There the fugitives arrived incessantly, having effected their escape through by-ways and circuitous routes. The victors passed the night on the field of battle. If darkness had not arrived seasonably, it is very probable that the whole American army would have been destroyed. The loss of the republicans was computed at about three hundred killed, six hundred wounded, and near four hundred taken prisoners. They also lost ten field-pieces and a howitzer. The loss in the royal army was not in proportion, being something under five hundred, of which the slain did not amount to one-fifth.

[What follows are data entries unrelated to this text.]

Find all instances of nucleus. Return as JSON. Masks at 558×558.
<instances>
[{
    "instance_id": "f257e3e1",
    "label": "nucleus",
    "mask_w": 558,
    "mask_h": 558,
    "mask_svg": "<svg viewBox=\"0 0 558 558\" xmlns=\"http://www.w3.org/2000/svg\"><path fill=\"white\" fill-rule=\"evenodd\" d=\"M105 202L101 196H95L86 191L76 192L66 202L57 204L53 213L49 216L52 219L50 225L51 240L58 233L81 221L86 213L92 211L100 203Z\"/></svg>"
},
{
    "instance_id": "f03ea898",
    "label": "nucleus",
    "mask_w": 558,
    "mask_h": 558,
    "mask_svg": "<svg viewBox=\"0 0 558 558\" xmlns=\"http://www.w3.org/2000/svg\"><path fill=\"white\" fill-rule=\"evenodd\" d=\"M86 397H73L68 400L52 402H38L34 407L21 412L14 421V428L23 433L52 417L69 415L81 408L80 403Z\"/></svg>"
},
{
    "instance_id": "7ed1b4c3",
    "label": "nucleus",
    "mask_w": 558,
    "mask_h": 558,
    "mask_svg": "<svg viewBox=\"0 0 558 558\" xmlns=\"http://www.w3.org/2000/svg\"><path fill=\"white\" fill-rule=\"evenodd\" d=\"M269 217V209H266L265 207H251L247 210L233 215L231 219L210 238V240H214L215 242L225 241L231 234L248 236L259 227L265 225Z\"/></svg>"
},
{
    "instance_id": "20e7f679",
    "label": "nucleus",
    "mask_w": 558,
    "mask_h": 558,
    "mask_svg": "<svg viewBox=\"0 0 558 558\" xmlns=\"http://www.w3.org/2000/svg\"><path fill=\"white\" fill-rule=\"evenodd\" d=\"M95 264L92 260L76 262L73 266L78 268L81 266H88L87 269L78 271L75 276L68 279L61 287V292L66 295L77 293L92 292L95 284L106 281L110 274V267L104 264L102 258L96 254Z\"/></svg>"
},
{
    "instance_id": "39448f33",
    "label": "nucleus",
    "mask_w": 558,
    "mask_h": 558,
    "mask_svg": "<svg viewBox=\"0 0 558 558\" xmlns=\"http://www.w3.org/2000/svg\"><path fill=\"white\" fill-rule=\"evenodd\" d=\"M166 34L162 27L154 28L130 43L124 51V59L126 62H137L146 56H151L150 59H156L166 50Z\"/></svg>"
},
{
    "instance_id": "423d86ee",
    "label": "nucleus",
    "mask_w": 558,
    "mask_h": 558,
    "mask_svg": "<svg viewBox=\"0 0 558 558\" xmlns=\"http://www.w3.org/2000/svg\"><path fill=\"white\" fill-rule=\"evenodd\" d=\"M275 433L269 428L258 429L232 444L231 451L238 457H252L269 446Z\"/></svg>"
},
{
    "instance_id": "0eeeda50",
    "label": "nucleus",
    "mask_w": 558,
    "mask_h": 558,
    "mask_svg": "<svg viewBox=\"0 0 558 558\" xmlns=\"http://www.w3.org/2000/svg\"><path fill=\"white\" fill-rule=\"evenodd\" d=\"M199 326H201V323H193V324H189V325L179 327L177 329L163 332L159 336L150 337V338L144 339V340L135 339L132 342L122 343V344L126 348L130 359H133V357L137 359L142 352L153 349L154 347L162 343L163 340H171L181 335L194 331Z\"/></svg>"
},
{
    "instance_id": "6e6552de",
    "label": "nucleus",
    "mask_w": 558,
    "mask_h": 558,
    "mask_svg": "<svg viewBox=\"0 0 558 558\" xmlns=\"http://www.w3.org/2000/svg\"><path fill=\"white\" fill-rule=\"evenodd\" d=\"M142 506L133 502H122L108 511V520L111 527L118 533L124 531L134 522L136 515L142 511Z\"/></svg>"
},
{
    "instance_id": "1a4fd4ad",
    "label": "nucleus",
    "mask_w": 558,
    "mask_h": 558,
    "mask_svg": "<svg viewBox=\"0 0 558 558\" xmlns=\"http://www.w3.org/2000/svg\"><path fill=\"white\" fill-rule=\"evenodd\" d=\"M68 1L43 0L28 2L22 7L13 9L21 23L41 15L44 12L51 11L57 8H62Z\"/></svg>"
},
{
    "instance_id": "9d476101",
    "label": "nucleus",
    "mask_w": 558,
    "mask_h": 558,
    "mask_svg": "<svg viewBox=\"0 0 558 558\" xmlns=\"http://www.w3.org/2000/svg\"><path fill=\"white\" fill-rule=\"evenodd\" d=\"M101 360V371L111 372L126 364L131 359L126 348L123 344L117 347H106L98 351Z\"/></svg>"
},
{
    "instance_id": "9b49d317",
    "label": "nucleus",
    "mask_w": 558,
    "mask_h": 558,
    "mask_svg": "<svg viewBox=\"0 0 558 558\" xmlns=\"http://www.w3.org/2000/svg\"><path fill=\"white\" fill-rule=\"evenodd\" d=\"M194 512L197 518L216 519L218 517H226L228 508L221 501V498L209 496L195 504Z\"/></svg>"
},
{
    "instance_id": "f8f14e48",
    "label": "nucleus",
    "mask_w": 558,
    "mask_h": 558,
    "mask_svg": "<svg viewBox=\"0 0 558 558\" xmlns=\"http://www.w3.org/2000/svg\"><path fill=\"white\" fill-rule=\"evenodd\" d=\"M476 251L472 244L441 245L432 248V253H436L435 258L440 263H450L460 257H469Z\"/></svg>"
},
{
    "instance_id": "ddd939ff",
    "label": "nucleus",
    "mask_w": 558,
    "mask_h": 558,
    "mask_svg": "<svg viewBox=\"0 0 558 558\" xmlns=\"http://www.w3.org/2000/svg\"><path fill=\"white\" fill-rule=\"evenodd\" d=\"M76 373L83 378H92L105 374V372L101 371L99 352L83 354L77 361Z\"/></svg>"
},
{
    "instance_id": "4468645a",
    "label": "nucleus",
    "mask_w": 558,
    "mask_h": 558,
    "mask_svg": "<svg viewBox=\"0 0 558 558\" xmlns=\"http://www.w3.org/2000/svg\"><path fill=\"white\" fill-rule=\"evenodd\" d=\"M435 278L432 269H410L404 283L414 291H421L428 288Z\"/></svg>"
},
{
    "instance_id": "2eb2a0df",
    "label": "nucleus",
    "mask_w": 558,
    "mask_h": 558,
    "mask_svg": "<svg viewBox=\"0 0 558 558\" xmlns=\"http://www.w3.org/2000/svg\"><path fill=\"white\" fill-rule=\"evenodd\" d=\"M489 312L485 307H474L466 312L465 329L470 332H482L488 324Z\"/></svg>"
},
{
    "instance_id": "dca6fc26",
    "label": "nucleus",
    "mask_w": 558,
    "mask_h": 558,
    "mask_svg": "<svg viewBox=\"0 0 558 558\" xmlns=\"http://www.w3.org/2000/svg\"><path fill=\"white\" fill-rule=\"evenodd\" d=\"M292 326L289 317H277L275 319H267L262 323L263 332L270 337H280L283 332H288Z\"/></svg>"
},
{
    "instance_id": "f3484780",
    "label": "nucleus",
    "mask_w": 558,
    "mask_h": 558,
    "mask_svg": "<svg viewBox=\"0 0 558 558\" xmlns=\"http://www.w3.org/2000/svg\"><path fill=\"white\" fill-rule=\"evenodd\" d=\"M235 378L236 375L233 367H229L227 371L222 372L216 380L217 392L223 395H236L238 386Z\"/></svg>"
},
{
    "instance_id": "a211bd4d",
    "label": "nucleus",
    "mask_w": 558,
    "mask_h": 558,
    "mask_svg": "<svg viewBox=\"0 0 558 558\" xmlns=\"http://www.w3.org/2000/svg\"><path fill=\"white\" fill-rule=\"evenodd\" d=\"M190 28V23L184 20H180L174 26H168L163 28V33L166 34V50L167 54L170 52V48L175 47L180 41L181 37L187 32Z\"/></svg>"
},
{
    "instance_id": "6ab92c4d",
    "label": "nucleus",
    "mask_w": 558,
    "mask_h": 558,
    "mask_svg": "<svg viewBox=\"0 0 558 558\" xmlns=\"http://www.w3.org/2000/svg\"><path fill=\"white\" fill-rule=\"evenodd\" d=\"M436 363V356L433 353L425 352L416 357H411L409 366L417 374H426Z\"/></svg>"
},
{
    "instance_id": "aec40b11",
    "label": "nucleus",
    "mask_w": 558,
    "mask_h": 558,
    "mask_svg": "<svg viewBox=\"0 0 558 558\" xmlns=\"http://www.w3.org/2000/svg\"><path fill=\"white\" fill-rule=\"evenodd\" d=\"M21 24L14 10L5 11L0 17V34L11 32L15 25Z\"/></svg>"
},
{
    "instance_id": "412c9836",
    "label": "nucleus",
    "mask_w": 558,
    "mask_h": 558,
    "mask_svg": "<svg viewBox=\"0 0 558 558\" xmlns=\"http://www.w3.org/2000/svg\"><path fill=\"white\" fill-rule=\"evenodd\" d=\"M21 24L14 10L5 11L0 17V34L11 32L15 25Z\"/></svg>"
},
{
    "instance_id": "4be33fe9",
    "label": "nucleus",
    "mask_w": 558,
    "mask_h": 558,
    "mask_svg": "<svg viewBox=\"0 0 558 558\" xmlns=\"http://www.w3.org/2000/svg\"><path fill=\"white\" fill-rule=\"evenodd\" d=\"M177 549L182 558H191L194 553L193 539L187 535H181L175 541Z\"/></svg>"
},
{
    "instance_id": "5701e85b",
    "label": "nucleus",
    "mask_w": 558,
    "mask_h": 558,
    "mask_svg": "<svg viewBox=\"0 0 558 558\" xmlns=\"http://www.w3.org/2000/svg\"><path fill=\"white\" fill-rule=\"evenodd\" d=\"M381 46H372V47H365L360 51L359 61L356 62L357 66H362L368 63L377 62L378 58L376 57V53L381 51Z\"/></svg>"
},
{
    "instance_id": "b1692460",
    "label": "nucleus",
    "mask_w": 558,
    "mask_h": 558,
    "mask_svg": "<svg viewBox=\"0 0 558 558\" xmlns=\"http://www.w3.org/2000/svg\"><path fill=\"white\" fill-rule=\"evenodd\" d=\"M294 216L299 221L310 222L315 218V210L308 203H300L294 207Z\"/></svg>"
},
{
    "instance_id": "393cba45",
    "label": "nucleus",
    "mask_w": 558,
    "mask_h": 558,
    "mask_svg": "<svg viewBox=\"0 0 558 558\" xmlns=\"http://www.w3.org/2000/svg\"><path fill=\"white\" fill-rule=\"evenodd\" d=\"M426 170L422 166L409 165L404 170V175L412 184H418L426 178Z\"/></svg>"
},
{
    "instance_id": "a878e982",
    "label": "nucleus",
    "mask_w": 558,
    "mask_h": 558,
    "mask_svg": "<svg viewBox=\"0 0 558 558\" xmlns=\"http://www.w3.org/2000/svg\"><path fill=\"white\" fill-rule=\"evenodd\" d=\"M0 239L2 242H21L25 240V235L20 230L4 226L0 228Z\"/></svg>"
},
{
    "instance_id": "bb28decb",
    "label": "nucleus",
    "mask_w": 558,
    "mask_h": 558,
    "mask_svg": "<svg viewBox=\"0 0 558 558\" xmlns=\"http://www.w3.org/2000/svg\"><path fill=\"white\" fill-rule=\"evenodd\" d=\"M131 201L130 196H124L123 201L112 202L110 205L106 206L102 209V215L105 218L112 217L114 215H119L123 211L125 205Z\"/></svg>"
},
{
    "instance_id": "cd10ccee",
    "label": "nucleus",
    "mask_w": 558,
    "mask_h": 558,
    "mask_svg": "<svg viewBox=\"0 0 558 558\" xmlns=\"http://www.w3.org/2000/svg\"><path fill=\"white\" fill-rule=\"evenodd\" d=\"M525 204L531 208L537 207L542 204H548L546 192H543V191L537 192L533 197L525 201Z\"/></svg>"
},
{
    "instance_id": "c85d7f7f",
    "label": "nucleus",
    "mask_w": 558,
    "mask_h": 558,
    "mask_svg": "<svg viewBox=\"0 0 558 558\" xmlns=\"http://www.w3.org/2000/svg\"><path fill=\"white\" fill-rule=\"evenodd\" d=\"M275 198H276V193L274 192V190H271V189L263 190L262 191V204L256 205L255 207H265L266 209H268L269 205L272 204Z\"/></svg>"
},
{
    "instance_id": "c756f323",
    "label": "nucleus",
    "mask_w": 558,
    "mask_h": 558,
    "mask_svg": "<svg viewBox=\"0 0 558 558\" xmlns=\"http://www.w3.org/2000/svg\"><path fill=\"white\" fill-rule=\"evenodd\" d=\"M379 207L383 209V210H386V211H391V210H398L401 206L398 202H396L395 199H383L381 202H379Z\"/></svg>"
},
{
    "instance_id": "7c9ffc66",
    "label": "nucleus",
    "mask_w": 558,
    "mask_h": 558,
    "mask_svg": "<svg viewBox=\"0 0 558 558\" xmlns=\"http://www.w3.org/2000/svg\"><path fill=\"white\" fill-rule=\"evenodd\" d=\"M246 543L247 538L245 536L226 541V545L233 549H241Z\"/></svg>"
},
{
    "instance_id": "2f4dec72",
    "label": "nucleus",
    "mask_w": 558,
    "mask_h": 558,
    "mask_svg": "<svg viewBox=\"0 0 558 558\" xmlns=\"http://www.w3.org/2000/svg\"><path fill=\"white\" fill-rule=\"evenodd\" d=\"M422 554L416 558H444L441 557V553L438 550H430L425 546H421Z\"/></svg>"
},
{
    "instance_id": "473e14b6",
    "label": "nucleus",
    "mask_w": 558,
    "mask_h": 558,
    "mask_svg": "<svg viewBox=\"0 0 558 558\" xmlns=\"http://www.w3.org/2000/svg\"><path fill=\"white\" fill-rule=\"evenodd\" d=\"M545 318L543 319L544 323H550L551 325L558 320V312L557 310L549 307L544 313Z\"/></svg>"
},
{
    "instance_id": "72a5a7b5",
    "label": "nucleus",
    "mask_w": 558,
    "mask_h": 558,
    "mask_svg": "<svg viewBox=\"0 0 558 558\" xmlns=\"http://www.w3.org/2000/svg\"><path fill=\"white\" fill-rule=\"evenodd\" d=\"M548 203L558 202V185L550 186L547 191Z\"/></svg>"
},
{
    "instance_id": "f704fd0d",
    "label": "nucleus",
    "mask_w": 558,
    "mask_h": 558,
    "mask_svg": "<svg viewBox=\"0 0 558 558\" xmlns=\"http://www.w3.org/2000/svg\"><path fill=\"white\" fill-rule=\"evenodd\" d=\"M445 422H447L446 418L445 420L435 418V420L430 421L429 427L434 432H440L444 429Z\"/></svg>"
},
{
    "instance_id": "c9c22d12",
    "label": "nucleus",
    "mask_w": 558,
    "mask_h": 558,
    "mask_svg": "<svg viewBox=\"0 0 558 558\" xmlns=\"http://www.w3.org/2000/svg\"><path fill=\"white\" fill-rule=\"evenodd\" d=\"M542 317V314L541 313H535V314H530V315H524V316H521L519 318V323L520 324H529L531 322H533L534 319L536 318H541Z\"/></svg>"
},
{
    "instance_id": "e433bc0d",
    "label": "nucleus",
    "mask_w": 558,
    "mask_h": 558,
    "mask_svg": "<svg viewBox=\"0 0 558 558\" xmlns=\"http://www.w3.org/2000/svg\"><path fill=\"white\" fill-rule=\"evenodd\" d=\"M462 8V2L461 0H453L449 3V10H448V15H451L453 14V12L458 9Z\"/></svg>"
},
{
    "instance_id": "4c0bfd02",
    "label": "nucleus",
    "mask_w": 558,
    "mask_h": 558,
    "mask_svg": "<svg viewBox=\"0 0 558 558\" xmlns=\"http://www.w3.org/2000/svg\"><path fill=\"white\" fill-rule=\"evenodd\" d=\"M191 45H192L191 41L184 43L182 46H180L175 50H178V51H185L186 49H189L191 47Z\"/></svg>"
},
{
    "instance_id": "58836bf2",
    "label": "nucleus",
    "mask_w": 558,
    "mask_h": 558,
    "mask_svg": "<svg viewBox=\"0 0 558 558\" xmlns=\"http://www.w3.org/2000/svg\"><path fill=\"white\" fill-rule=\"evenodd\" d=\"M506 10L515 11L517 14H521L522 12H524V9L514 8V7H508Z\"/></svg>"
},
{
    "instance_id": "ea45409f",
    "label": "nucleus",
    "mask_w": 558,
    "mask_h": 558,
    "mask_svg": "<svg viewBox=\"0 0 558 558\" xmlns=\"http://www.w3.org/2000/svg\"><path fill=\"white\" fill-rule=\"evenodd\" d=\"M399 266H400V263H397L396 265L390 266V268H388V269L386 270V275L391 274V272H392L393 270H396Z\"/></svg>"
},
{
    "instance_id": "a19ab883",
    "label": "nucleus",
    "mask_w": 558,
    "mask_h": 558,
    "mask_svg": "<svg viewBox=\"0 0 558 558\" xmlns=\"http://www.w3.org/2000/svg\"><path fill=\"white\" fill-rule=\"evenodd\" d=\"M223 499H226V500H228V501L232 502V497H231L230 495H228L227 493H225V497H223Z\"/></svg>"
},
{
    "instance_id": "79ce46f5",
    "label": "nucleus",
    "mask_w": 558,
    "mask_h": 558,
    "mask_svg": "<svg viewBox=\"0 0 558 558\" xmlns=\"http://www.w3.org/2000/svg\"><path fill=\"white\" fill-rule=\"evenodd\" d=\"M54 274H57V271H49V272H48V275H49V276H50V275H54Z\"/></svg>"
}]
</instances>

The foreign officers, Count Pulaski, a noble Pole, Lafayette, Captain de Fleury, and the Baron St. Ovary, were of great use to the Americans in this conflict. St. Ovary was taken prisoner, and Lafayette wounded. The defeat did not discourage Congress, which had resumed its sessions in Philadelphia, nor Washington, who took active measures to retrieve his losses. Within a few days after the defeat he advanced again, and offered battle to the approaching enemy. But there came so violent a rainfall as seriously to injure the arms and ammunition of the Americans, and Washington was forced to withdraw his army. Meanwhile, General Wayne was surprised by a night attack at Paoli, assailed with the bayonet, and had three hundred men killed out of a total of fifteen hundred. This assault, which was little else than a massacre, was long remembered with indignation by the Americans. Washington now, finding the extensive magazines of provisions and military stores which he had formed at Reading threatened by the British, moved to cover them, and abandoned Philadelphia, which was occupied by the enemy on the 26th of September. Congress adjourned to Lancaster. Yet Washington's activity continued unremitting. Batteries were erected on the Delaware, and obstructions sunk, to prevent the British fleet from ascending the river. Learning that Howe had sent some regiments to reduce these batteries, Washington took the opportunity, on October 4, to fall upon the weakened British army, then encamped at Germantown.